Meurtri, effaré, dégoûté, deux attentats meurtriers en l’espace d’un an…
Je me sens meurtri dans ma chair et je déplore que tant de destruction se fasse au nom de l'Islam, religion de tolérance dévoyée par des néandertaliens assoiffés de sang, de suprématie d’un culte sur l’autre, envoûtés par un maximalisme stupide, animés par la jalousie maladive vis-à-vis d'un occident humaniste, charitable, inventif, innovant, accueillant, eh oui accueillant des réfugiés par millions, là où les pétromonarchies arabes barricadent leur frontières, ne laissant filtrer qu’un wahhabisme toxique et virulent…
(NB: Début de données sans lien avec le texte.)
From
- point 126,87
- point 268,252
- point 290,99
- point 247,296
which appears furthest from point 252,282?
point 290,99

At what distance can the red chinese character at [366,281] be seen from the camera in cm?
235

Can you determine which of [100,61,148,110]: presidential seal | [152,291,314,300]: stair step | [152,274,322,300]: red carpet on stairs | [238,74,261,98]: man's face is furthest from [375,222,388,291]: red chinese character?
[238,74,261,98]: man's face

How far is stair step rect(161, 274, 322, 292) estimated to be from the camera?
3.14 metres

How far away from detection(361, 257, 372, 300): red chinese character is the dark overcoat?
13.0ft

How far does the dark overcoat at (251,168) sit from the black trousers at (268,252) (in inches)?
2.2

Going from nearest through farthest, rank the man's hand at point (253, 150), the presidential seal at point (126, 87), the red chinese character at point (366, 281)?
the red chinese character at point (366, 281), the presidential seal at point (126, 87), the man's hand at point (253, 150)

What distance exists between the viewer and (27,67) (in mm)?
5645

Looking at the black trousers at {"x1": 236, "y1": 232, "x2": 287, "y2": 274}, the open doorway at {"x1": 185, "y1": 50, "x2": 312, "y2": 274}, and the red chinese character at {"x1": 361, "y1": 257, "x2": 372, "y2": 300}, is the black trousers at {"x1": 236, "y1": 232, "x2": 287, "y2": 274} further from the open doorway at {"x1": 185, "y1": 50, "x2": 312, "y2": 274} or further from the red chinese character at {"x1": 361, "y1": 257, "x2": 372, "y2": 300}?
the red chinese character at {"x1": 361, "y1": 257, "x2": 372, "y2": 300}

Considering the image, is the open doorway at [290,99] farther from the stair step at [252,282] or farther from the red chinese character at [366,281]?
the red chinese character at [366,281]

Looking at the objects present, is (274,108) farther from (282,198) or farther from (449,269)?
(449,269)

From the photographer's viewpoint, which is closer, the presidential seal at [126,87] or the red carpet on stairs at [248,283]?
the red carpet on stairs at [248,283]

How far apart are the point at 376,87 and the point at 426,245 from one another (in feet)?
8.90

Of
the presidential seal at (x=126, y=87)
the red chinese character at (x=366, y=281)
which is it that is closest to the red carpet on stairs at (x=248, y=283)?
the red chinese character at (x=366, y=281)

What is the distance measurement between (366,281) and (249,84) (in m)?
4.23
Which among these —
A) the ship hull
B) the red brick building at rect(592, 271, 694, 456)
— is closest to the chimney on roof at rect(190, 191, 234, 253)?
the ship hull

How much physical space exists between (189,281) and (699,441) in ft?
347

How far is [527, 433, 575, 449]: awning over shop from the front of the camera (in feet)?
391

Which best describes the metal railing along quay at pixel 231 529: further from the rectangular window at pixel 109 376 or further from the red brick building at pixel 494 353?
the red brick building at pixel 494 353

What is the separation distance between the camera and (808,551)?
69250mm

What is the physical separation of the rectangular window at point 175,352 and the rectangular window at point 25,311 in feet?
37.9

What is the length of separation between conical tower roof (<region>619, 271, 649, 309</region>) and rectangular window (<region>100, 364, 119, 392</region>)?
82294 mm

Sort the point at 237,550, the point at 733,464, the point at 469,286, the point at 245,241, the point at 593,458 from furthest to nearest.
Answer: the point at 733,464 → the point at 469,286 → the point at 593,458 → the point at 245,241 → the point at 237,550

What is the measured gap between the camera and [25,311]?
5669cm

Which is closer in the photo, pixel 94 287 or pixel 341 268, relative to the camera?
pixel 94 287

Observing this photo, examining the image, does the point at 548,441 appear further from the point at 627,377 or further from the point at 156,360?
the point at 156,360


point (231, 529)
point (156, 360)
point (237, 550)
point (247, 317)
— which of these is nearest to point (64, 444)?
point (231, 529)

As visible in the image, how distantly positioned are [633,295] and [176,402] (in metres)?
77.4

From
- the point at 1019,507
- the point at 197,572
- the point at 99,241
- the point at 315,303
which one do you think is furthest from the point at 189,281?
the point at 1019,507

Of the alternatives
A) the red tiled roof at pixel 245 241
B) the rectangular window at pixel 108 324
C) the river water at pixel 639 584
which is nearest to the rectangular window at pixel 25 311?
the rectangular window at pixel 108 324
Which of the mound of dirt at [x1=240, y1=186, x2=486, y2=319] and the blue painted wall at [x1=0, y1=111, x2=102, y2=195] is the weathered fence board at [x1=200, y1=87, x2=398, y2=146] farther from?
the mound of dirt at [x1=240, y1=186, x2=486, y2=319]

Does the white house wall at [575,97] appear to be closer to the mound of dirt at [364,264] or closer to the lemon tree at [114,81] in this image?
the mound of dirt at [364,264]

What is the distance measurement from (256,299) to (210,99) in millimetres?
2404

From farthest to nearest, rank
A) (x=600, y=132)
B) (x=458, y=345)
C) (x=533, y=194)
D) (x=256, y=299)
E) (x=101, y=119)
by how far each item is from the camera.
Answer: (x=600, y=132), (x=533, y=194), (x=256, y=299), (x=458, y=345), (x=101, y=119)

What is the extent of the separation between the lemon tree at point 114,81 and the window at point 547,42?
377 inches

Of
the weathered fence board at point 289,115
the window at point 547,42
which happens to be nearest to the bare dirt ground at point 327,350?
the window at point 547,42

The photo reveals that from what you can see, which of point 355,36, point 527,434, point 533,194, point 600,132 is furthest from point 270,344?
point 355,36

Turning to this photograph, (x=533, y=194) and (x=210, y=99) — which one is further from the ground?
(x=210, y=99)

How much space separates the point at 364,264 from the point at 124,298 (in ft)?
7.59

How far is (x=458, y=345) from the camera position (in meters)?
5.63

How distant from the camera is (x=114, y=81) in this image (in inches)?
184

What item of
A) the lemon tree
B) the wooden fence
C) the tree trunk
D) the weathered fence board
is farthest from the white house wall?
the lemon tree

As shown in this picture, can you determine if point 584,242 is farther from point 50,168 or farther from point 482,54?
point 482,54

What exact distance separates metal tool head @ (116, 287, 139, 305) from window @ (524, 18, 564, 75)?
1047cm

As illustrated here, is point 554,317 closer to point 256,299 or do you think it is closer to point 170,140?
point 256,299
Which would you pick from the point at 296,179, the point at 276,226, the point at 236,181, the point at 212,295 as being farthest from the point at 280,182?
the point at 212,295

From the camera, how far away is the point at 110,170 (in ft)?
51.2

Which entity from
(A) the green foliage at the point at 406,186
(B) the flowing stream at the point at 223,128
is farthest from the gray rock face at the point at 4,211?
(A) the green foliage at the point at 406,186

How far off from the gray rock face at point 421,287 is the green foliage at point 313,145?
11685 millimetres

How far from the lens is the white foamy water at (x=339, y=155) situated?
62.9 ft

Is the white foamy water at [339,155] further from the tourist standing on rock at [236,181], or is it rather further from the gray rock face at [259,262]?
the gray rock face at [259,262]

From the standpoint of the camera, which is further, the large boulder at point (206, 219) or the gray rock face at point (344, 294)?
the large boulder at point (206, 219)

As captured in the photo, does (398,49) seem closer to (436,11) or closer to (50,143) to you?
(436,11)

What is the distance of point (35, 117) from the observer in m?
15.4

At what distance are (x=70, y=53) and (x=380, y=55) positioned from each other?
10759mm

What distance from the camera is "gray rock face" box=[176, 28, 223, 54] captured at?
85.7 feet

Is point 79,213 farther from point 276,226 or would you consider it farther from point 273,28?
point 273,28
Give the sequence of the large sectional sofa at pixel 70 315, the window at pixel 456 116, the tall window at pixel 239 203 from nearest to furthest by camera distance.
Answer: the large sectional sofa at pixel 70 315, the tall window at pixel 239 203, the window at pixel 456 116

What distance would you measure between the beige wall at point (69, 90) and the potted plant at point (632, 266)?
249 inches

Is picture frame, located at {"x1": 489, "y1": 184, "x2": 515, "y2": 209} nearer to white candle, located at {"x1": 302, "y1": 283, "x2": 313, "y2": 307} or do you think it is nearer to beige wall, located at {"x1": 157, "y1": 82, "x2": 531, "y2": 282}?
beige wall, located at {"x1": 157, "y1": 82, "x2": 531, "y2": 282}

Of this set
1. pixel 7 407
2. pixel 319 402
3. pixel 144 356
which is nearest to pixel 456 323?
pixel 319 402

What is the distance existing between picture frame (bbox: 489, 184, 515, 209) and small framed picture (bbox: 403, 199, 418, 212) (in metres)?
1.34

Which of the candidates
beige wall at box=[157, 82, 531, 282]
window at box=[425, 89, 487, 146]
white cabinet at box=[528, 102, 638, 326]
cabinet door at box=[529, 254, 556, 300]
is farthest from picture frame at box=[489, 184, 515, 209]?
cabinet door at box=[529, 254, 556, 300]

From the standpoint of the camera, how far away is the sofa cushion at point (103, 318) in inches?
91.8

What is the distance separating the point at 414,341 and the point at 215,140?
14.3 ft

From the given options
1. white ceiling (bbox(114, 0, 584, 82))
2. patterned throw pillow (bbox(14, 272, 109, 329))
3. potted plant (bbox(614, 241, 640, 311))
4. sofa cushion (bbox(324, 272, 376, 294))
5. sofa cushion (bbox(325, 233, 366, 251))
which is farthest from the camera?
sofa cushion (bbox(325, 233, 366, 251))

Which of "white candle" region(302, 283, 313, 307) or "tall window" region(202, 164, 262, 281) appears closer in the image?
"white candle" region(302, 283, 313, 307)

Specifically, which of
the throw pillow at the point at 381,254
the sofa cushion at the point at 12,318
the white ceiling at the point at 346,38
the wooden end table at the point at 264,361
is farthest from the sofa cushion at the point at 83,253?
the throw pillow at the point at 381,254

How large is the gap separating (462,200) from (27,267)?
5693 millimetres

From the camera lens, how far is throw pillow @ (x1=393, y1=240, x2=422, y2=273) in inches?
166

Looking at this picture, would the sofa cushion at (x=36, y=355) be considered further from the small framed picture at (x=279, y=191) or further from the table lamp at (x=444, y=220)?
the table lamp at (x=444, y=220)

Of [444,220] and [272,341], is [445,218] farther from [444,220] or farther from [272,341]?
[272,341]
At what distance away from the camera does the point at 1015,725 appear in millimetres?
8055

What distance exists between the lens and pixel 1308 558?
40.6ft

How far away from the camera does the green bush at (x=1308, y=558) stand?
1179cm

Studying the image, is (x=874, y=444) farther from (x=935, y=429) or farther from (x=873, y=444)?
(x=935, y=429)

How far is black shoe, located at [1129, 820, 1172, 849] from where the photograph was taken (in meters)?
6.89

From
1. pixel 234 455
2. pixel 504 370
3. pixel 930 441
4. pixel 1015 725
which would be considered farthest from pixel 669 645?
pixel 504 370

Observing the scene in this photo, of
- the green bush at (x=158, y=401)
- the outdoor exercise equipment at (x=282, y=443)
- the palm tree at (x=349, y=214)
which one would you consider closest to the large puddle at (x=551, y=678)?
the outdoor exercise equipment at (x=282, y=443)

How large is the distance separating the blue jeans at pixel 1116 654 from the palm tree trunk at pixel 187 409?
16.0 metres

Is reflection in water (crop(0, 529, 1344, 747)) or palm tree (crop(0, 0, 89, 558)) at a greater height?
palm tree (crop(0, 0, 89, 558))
Je maudis Daech qui n'est autre que l'étape finale et meurtrière de la radicalisation, je déplore également ici et ailleurs, la latitude laissée au salafistes dans l'embrigadement de nos jeunes, dans la corruption de leurs cerveaux malléables, le salafisme, le wahhabisme, voie royal vers le Takfirisme et donc vers le djihad, ce salafisme qui juge, excommunie, trie, désigne le bon et le mauvais, décrète l'infidèle, accuse celui qui pense autrement de mécréant, le jette à la vindicte, qui exerce une violence symbolique, une violence des mots, ce salafisme que l'on tolère sous prétexte qu'il ne s'accompagne pas (encore) de passages à l'acte, de tueries…
Ce soir je suis français, je suis Parisien, je suis résistant, je suis pour la vie... Paris, Paris, Paris…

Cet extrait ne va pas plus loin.